**Prompt:** Lines in the listing below that include the word "padding" need to be copied.

**Material provided:**

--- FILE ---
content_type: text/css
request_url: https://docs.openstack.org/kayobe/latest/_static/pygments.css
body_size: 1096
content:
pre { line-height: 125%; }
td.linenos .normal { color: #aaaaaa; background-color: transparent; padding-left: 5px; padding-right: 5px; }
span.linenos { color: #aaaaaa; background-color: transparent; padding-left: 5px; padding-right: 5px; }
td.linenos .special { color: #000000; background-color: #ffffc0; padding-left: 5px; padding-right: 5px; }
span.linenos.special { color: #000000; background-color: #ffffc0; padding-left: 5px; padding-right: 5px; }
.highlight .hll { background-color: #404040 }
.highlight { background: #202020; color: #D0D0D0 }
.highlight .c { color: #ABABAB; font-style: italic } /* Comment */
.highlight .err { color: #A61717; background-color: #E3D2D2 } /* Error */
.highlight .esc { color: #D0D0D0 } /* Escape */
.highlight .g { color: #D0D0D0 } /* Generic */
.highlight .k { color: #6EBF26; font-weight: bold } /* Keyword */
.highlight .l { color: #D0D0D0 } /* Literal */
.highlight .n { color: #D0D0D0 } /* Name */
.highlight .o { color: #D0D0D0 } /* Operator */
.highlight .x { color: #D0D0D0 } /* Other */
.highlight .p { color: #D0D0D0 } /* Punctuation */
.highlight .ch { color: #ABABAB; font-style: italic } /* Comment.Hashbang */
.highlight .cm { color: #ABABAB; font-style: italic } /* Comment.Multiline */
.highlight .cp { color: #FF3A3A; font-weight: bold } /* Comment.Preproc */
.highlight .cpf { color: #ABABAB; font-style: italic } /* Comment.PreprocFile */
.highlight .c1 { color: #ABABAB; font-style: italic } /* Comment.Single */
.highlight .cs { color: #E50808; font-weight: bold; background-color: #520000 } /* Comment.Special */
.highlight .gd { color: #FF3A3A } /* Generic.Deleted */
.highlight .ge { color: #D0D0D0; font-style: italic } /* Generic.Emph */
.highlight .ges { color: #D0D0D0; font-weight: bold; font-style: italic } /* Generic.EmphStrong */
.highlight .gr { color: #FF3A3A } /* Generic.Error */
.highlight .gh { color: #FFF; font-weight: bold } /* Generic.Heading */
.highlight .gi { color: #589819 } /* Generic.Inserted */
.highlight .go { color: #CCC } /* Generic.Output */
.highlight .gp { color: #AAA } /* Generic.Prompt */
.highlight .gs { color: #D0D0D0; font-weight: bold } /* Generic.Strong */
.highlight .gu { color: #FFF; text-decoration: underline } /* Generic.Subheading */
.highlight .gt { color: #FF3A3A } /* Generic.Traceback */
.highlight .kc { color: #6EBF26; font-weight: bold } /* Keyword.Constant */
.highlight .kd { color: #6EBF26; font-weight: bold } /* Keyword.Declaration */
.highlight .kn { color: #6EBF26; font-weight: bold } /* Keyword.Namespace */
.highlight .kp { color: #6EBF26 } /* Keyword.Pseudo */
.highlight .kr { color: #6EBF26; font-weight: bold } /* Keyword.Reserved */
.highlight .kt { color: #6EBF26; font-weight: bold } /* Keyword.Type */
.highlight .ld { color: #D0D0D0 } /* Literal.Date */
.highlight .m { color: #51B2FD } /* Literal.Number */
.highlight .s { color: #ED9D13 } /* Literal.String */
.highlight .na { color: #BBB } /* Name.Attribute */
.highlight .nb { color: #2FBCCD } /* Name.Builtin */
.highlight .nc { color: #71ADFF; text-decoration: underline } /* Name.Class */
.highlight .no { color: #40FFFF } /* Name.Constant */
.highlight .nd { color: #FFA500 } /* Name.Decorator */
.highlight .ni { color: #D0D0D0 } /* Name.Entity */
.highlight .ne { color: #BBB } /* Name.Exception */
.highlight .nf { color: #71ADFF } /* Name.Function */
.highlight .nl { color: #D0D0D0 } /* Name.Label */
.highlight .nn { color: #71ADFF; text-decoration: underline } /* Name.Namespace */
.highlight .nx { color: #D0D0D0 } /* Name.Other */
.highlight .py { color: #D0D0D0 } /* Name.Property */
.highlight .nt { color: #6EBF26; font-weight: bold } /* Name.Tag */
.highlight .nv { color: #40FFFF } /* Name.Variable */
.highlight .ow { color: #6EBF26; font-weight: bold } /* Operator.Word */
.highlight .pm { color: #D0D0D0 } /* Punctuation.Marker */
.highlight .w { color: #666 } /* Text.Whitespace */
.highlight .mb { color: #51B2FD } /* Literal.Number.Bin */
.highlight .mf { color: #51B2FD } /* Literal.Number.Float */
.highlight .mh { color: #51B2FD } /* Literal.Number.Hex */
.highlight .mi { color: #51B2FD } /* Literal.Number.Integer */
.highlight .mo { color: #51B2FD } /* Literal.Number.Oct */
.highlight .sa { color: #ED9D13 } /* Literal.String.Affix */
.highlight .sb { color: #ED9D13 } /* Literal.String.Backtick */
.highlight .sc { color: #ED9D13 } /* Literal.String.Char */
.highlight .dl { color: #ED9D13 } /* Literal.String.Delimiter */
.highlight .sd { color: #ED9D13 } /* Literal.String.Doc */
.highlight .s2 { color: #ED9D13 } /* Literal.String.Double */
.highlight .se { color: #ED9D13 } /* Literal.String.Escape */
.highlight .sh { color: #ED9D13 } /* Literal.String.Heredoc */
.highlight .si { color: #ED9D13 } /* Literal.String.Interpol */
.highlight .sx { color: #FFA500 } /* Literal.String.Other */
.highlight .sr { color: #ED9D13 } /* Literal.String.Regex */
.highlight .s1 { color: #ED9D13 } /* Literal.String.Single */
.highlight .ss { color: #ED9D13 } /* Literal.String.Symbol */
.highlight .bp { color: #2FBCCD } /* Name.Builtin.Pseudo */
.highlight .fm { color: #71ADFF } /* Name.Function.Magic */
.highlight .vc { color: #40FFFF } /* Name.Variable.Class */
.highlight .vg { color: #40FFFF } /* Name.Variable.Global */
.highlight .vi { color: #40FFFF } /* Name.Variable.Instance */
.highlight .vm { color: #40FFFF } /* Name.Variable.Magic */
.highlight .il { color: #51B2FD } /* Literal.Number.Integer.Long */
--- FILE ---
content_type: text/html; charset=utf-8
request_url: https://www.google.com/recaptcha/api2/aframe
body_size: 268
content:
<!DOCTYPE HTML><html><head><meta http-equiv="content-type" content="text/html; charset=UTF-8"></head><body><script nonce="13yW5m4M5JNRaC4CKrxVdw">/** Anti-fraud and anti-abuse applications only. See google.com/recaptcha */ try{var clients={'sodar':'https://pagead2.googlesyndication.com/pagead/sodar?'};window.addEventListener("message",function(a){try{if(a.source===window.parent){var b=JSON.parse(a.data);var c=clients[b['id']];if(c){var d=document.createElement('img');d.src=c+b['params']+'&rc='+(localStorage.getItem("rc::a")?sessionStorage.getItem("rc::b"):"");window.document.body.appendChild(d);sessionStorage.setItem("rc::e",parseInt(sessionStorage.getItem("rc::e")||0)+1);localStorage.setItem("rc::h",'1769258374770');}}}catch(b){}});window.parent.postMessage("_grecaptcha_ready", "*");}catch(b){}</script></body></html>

**Reply:**
td.linenos .normal { color: #aaaaaa; background-color: transparent; padding-left: 5px; padding-right: 5px; }
span.linenos { color: #aaaaaa; background-color: transparent; padding-left: 5px; padding-right: 5px; }
td.linenos .special { color: #000000; background-color: #ffffc0; padding-left: 5px; padding-right: 5px; }
span.linenos.special { color: #000000; background-color: #ffffc0; padding-left: 5px; padding-right: 5px; }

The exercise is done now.